(Records supplied):
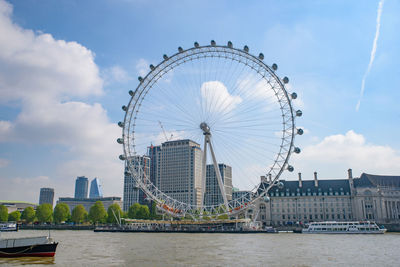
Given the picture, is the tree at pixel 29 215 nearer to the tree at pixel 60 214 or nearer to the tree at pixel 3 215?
the tree at pixel 3 215

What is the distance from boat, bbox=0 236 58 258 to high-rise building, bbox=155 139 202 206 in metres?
148

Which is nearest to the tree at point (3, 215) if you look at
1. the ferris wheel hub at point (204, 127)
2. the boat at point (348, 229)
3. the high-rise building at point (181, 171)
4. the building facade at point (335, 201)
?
the high-rise building at point (181, 171)

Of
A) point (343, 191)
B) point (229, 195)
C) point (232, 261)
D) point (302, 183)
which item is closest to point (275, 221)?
point (302, 183)

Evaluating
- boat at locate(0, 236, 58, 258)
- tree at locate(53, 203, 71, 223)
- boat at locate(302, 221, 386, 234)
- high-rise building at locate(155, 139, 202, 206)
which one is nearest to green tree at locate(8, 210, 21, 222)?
tree at locate(53, 203, 71, 223)

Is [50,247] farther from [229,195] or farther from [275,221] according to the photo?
[229,195]

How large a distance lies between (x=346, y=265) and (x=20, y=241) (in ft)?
102

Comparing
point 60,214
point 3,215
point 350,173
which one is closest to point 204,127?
point 350,173

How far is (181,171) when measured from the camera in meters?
188

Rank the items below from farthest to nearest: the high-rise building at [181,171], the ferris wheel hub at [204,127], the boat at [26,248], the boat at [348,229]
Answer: the high-rise building at [181,171] → the boat at [348,229] → the ferris wheel hub at [204,127] → the boat at [26,248]

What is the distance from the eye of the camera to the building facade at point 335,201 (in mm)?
107500

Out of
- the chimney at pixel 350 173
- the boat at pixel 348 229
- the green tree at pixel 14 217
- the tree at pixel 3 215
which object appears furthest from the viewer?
the green tree at pixel 14 217

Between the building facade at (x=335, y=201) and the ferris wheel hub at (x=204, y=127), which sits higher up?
the ferris wheel hub at (x=204, y=127)

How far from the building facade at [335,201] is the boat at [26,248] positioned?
75.9 metres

(Goal of the exercise): Can you recast the material from the line containing "How far is (181,171)" through the end of the material as a two-column CSV, with one row for each pair? Put the text in a column named "query" and its answer in a column named "reply", with each field quoted and any line breaks replaced by spaces.

(Output below):
query,reply
"How far is (181,171) when measured from the camera in meters?","188"
"Rank the items below from farthest to nearest: the high-rise building at [181,171], the ferris wheel hub at [204,127], the boat at [26,248], the boat at [348,229] Answer:","the high-rise building at [181,171] → the boat at [348,229] → the ferris wheel hub at [204,127] → the boat at [26,248]"
"What is the distance from the eye of the camera to the building facade at point 335,201 (in mm)?","107500"
"Out of - the chimney at pixel 350 173 - the boat at pixel 348 229 - the green tree at pixel 14 217 - the tree at pixel 3 215 which object appears furthest from the viewer?","the green tree at pixel 14 217"
"Between the building facade at (x=335, y=201) and the ferris wheel hub at (x=204, y=127), which sits higher up?","the ferris wheel hub at (x=204, y=127)"
"How far from the building facade at [335,201] is the boat at [26,248] positioned?","75.9 metres"